Peggy pumps the brakes again, then again. Our speed is cut in half. But more than anything we want to stop. We roll closer to the spinning car, close enough to see the head and face of the man driving it. He's alone. This is revealed from all angles during the car's spin-around in the same way a stage magician will show you the emptiness of a box on rollers. We're now 20 feet from the car. It looks like we'll be able to ease past him. Then the unhinged carnival ride spirals into our lane.
"We're going to be all right" are the only words I remember hearing. Peggy says this. I look. Her face is full of fight, and I believe her. But when I look back to the problem I feel less sure. We're going to hit him, and who knows what's going on behind us?
Another pump of the brakes. Peggy wheels us from the center lane over to the far right. The spinning car disappears to our left. We've missed him head-on, but we're too close to avoid contact in the middle or in the tail end of our van. Over the next seconds, as we straighten out, nothing. Still nothing. It's over.

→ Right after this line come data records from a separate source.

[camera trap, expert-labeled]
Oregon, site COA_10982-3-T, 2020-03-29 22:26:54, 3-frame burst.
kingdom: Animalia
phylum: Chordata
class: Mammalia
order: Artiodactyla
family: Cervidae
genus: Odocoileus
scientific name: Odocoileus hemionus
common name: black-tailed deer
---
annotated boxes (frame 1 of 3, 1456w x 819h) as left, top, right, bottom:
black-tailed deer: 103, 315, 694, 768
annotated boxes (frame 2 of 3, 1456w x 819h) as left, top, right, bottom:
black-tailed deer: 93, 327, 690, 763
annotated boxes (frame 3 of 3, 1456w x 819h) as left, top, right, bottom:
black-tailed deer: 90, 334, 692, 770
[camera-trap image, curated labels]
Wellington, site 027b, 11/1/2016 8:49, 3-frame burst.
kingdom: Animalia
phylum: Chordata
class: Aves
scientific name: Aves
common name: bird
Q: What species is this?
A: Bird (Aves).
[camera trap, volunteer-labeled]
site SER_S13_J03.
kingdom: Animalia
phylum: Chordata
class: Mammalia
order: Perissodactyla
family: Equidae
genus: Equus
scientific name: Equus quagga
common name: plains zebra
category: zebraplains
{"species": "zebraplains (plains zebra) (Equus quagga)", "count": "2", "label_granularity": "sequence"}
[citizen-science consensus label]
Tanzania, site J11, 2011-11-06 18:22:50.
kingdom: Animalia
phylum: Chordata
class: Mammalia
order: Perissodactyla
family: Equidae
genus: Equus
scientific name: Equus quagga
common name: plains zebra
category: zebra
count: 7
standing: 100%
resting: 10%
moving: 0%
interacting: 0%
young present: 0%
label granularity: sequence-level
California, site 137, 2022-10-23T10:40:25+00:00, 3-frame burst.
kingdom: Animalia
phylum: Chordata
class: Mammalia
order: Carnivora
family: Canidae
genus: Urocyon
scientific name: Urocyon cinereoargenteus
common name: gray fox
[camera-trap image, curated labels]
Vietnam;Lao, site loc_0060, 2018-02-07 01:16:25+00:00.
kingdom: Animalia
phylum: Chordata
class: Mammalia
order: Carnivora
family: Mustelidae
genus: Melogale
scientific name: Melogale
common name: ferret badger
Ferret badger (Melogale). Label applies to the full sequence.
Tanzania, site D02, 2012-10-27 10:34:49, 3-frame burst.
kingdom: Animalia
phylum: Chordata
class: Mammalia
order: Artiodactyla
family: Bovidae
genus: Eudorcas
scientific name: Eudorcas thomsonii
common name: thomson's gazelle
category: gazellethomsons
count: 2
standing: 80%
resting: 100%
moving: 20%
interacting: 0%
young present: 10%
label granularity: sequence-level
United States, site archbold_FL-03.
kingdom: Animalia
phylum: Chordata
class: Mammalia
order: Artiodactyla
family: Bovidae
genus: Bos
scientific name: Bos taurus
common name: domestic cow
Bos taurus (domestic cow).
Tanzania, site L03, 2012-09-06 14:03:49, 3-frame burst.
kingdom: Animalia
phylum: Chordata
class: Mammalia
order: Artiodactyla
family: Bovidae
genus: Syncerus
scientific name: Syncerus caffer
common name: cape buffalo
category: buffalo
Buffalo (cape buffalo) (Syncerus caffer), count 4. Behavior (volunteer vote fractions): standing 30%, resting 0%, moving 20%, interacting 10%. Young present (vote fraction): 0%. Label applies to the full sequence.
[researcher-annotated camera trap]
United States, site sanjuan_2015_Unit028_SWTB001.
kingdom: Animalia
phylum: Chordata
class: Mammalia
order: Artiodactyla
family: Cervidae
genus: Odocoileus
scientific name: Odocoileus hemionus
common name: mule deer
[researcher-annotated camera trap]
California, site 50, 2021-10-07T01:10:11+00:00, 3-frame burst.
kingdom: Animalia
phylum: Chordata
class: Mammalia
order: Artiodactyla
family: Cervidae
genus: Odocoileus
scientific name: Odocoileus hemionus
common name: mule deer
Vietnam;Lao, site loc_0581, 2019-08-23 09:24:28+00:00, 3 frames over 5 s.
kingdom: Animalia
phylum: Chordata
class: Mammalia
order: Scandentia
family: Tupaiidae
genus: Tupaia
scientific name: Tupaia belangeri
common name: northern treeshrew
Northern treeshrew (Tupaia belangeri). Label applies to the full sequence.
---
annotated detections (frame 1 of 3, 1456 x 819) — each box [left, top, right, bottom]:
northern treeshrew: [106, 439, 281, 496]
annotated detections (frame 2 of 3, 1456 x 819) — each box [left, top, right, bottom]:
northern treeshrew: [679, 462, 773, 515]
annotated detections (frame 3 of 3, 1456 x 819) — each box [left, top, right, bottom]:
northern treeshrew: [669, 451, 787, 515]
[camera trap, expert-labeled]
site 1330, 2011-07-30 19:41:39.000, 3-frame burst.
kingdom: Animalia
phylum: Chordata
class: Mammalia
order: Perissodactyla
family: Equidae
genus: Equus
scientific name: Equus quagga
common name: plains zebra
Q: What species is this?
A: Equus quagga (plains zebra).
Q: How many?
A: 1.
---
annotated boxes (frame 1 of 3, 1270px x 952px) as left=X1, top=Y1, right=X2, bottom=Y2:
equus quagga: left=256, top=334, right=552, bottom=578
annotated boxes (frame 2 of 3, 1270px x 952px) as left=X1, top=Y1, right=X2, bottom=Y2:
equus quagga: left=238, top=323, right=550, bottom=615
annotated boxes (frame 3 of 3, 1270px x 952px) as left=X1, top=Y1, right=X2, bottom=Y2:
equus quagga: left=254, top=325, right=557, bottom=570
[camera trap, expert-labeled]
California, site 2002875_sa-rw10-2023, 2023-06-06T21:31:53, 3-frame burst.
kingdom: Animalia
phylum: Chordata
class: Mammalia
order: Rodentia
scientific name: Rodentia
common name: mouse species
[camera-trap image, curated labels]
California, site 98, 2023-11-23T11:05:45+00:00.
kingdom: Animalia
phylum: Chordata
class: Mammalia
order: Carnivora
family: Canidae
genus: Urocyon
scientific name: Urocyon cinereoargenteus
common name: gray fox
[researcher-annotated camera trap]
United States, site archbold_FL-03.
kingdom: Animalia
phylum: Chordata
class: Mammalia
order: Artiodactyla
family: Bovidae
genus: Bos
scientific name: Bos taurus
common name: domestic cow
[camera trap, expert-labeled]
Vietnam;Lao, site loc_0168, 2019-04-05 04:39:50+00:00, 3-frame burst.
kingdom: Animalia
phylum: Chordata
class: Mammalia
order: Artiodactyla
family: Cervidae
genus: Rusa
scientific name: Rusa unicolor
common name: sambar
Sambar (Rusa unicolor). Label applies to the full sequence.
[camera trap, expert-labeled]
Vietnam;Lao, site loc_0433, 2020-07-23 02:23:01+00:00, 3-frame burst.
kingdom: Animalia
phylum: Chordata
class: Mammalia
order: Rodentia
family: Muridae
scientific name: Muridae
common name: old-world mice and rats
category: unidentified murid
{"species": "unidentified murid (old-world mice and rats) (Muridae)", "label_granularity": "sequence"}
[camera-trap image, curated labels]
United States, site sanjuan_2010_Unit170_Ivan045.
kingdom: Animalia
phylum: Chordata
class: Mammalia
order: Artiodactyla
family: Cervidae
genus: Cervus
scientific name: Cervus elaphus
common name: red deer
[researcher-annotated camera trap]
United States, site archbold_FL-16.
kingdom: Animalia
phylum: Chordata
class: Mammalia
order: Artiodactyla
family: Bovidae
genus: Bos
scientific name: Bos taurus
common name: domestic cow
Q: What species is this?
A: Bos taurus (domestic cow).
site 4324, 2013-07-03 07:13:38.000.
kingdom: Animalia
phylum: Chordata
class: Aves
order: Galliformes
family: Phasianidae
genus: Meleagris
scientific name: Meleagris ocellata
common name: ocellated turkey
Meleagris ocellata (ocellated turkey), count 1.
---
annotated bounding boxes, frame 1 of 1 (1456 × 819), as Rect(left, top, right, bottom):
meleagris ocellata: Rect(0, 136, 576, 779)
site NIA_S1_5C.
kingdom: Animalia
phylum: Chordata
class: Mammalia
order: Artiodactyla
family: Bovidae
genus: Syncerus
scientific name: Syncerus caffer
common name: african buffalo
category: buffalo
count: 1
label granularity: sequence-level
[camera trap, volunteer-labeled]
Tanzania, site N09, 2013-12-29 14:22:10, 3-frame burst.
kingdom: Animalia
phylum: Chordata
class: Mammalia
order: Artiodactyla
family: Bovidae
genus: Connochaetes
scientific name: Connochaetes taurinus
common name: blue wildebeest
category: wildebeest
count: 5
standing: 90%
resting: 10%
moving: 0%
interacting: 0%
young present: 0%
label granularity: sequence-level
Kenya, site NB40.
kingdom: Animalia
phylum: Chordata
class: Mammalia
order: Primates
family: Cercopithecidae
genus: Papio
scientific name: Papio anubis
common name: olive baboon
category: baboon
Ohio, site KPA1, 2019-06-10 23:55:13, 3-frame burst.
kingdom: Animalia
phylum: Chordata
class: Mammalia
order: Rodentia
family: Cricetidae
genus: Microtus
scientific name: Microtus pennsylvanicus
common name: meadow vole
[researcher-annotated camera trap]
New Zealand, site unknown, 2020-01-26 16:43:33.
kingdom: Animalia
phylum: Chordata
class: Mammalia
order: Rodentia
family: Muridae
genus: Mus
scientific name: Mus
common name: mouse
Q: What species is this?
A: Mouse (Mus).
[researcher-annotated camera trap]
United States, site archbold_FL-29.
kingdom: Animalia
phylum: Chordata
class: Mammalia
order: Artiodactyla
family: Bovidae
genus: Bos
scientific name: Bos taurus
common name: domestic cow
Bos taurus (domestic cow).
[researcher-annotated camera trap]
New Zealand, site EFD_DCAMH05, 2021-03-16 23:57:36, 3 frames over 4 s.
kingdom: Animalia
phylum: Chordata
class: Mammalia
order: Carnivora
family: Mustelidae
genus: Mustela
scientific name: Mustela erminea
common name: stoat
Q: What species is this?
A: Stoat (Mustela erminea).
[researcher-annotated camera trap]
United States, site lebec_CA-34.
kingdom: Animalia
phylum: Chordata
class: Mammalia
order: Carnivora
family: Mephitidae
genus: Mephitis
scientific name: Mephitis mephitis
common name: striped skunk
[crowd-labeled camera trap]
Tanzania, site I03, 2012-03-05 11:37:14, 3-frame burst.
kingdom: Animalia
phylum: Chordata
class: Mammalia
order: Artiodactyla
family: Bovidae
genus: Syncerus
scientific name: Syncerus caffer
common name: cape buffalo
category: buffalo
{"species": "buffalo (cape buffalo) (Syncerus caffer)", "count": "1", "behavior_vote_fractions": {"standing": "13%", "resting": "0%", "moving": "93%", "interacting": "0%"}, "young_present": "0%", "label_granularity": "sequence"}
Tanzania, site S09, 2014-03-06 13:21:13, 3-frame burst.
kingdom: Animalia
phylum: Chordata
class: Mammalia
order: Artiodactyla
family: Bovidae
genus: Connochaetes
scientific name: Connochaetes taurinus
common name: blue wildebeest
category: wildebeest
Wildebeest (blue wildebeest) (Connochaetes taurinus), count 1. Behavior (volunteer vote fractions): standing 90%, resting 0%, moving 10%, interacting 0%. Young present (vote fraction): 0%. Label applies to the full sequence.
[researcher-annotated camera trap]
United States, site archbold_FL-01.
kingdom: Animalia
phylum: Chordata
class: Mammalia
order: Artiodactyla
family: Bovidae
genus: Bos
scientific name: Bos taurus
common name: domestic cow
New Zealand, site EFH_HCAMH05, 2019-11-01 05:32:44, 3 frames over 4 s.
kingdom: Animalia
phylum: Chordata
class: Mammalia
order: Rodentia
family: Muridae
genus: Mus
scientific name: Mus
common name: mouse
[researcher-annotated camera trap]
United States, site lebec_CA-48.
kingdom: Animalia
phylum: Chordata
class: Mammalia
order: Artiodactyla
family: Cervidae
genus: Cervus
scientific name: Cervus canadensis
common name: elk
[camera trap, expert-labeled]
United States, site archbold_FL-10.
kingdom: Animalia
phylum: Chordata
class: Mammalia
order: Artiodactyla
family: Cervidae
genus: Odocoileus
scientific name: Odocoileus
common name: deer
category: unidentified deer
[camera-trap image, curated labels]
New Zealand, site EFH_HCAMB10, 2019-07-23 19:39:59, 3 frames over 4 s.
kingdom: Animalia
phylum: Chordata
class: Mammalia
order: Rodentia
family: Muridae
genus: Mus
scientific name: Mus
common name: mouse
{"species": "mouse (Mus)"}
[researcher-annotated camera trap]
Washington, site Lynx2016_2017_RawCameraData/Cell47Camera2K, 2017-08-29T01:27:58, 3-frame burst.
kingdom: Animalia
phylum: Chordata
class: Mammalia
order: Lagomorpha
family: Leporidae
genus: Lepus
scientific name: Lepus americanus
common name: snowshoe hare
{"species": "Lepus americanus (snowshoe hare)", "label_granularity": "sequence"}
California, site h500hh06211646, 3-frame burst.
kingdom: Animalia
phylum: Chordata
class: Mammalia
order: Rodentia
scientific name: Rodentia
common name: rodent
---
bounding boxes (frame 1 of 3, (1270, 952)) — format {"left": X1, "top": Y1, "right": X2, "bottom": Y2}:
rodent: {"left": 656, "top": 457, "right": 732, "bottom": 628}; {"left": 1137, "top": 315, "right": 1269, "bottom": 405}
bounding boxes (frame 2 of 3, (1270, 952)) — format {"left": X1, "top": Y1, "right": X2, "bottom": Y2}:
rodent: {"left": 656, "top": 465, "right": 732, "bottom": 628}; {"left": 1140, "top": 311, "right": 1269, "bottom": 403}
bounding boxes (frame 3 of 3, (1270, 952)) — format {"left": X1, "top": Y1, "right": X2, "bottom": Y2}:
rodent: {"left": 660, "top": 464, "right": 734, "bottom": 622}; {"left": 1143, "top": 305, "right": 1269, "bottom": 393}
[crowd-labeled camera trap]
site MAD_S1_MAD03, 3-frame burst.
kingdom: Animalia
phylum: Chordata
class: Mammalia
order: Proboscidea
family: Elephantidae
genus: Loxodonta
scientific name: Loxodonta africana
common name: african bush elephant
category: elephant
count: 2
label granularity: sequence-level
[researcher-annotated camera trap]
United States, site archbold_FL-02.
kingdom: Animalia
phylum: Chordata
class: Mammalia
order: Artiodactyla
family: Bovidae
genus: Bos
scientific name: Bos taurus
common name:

"Oh my God!" says Maggie. "Did that just happen?" We turn around to see where the guy went. The answer is concealed by the curtains of swirling snow.
Ten of Peggy's mom's 16 grandchildren have made the trip. All six of Peggy's siblings are there, the first time that's been pulled off in several years. The kids exchange gifts. A young sports-fan cousin unwraps a framed portrait of a pro baseball player. Another, a picture of a pro footballer. Our 16-year-old Riley looks at me with a smile and says, "I'm going to be crushed if I don't get a portrait of the 2009 Caber Toss Champion." Riley, of course, has no interest in the venerable Scottish tree-trunk-pitching event.
We laugh and sing and eat, then eat some more. The snow continues to fall, and Peggy takes a group of kids out to the yard for a snowball fight. Then cookies and more music. Soon pieces of families, including my own, disappear up steps and down into the basement rooms to go to sleep for the night. I stay up late playing guitar with two of Peggy's brothers.
I undress in the dark. It's quiet. Only the sounds of Peggy, Maggie and Riley breathing. A Dylan lyric none of us could remember pops into my head, and I almost return downstairs to share it. Instead, I lie on the mattress made up for me on the floor.
I close my eyes. The silver car spins from out of the dark into view. I had nearly forgotten. Who is the man in it? Is he okay? Where was he going?
New questions line up, one behind the other and call out in turn, a confused chorus. How did we miss him? What if there was a car in the lane when we swerved? How is it that we're safe tonight when we came so close? Why were we so fortunate?
I open my eyes. The car is gone. The dark room offers no answers. I turn on my side and stare at my sleeping son for a long while, until my eyes can no longer stay open.